During the coating of surfaces with curable resins or plastisols, as well as during the preparation of molded articles by pouring curable resins into molds and curing the resins in the molds, small gas bubbles, are frequently formed, which usually are finely dispersed in the organic phase. A portion of these bubbles floats to the surface of the lacquer or coating, bursts there and causes no disorders, as long as the flowability of the lacquer or plastisol film is still large enough to equalize or even out the disturbed surface by afterflow. Another portion of the bubbles rises to the surface, but does not burst there and, when the lacquer cures or the plastisols gels, forms a very thin surface skin which can easily be damaged mechanically. Other bubbles remain dispersed in the film or in the molded articles formed. Such disorders in a lacquer film are referred to as pinholes.
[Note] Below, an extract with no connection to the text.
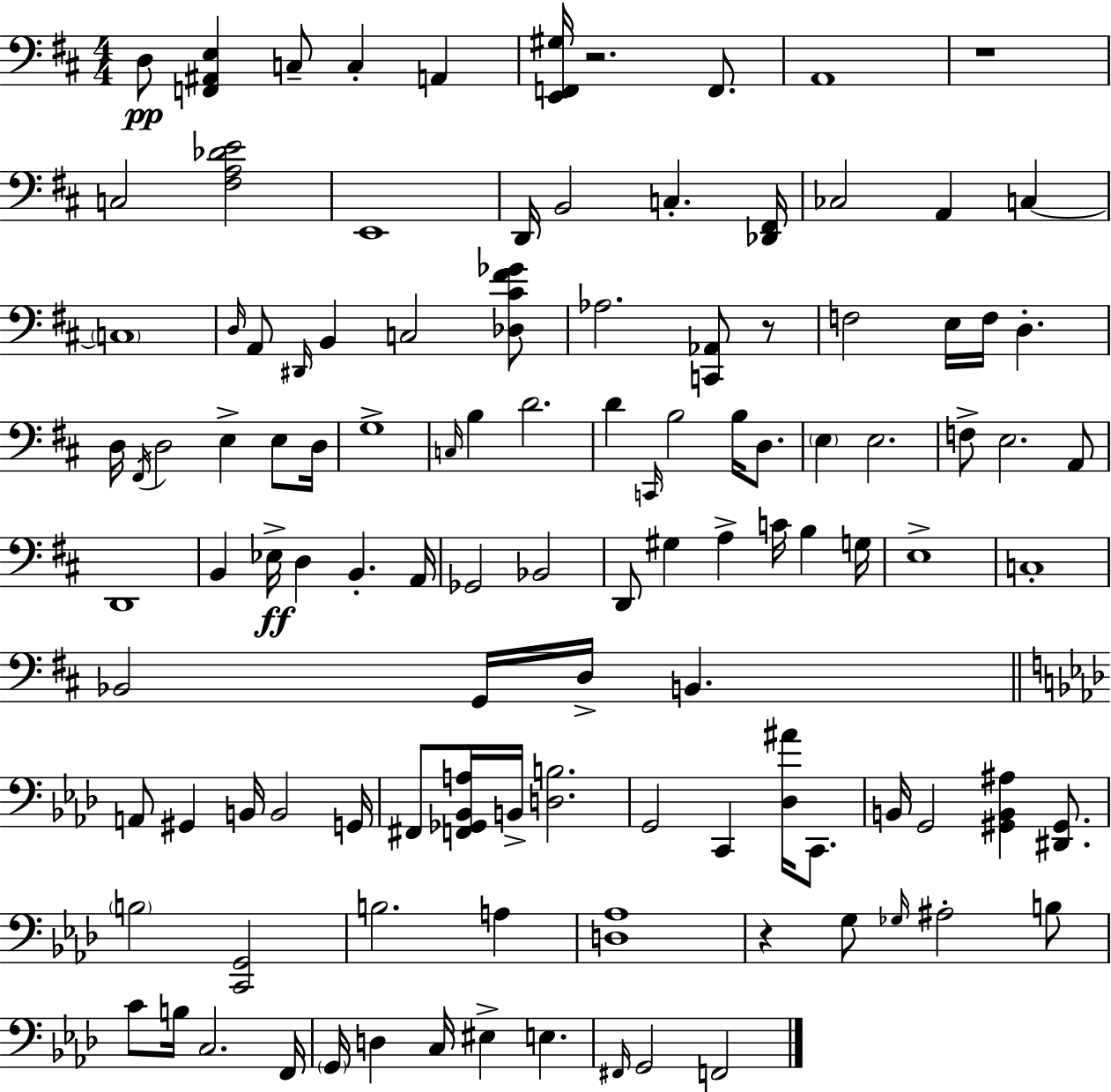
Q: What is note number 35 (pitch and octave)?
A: D4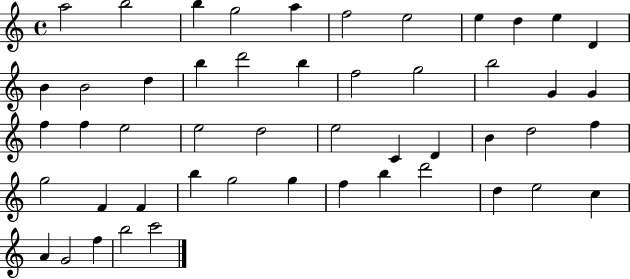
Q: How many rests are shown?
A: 0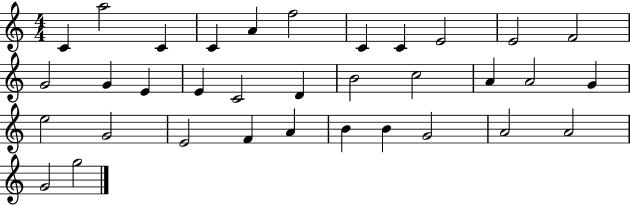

The phenomenon of this so-called microfoam is not to be compared with the behavior and appearance of a normal, more or less small-celled polyhedral foam. While the known defoamers or antifoamers destroy the partitions between the individual foam bubbles or prevent their stable formation, the individual, mostly spherical gas bubbles in microfoams of such water-dilutable coating systems are so far removed from one another, that no lamellae or partitions are formed between the individual spheres of foam. For this reason, the known antifoaming agents usually fail to eliminate and remove the microfoam. Such elimination or removal is also referred to as deaerating. Further references to the different behavior of spherical foam and polyhedral foam are given in "Ullmanns Encyclopadie der technischen Chemie" (Ullmann's Encyclopedia of Chemical Engineering) volume 20, pp. 441 ff.
It may be assumed that phenomena at the interface between the gas bubbles and the liquid affect the deaeration. Possibly, the deaeration is affected by changes in the viscosity of the coating system in the boundary surface to the gas bubbles. In any case, because of the different physical and/or chemical effects on the interfaces between the liquid and the gas, a person skilled in this art, knowing the effectiveness of antifoaming agents, is unable to draw reasonable conclusions concerning the effectiveness of so-called deaerating agents.